Sunday night, just as I was wrapping up my shift, we got a new admission. The patient was an older woman who came in with her family. She did not speak English, but the family did.
While the nurse was out of the room at one point, the family told me that the patient did not realize where she was or why. Even though she was perfectly cognizant, she couldn't read the sign outside the unit that said "Hospice." And her children had told her she was moved bcs she was nasty to the nurses on the other floor and they had requested she be moved. So, basically, the family didn't want anyone to speak to the patient and reveal that she was in Hospice and dying.
I told them I would inform the nurse of their request, and that it was highly unlikely anyone would come into her room and casually mention death or Hospice. But it got me thinking: is this an ethical issue? It certainly sounds like Veracity to me. If this patient asks where she is or why she is here, what would I say?

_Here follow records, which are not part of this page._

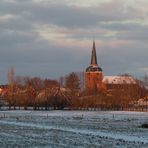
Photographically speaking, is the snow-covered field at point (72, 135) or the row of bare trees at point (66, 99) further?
the row of bare trees at point (66, 99)

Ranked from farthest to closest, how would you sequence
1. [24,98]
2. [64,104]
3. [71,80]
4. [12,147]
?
[71,80]
[24,98]
[64,104]
[12,147]

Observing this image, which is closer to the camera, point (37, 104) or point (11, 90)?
point (37, 104)

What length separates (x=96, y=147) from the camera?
28.5 metres

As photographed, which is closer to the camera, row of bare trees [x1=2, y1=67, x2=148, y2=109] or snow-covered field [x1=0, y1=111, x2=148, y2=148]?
snow-covered field [x1=0, y1=111, x2=148, y2=148]

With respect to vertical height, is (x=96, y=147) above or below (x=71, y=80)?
below

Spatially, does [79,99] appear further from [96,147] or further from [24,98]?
→ [96,147]

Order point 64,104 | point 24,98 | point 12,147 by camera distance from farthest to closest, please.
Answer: point 24,98
point 64,104
point 12,147

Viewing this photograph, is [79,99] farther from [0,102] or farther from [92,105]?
[0,102]

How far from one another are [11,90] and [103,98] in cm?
4045

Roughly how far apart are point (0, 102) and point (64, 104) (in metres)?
28.0

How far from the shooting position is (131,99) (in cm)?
18762

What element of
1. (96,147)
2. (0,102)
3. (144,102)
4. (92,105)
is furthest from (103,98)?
(96,147)

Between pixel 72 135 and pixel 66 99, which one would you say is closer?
pixel 72 135

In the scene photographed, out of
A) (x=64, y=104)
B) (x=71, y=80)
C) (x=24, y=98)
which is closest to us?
(x=64, y=104)
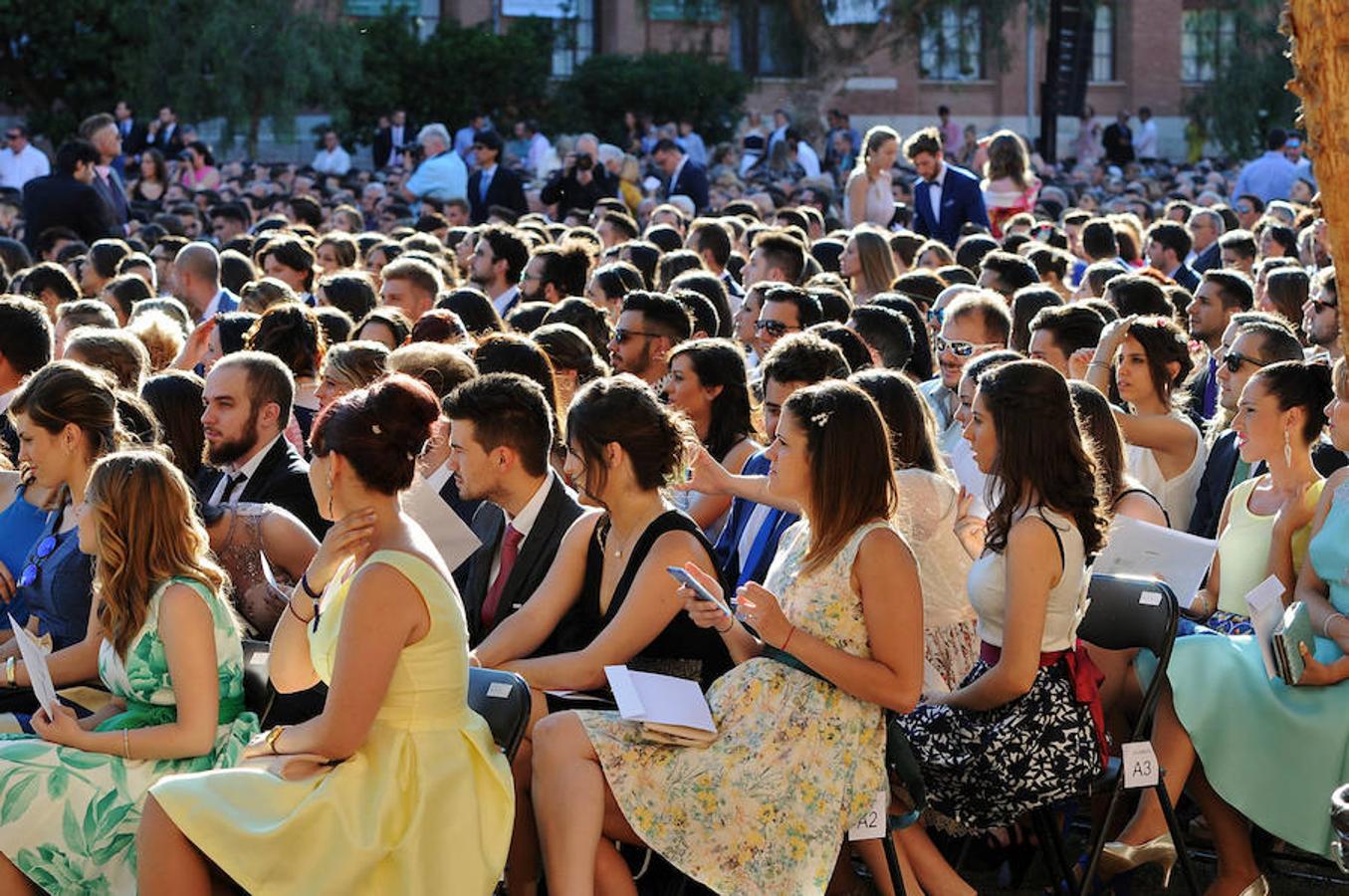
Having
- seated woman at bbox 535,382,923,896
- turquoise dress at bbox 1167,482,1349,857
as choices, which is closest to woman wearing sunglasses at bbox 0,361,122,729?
seated woman at bbox 535,382,923,896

I played it out in my mind, and decided that if I was put to it, I would say that this was a floor that specializes in pain management, and that she is here so that we can make sure she does not have any pain (the Hospice unit is also the Chronic Pain/Palliative Care unit). But I'm curious what nurses in the field do in situations like this. I'm sure there are similar instances that are probably much more dramatic than the one I experienced: how do you handle an issue like this?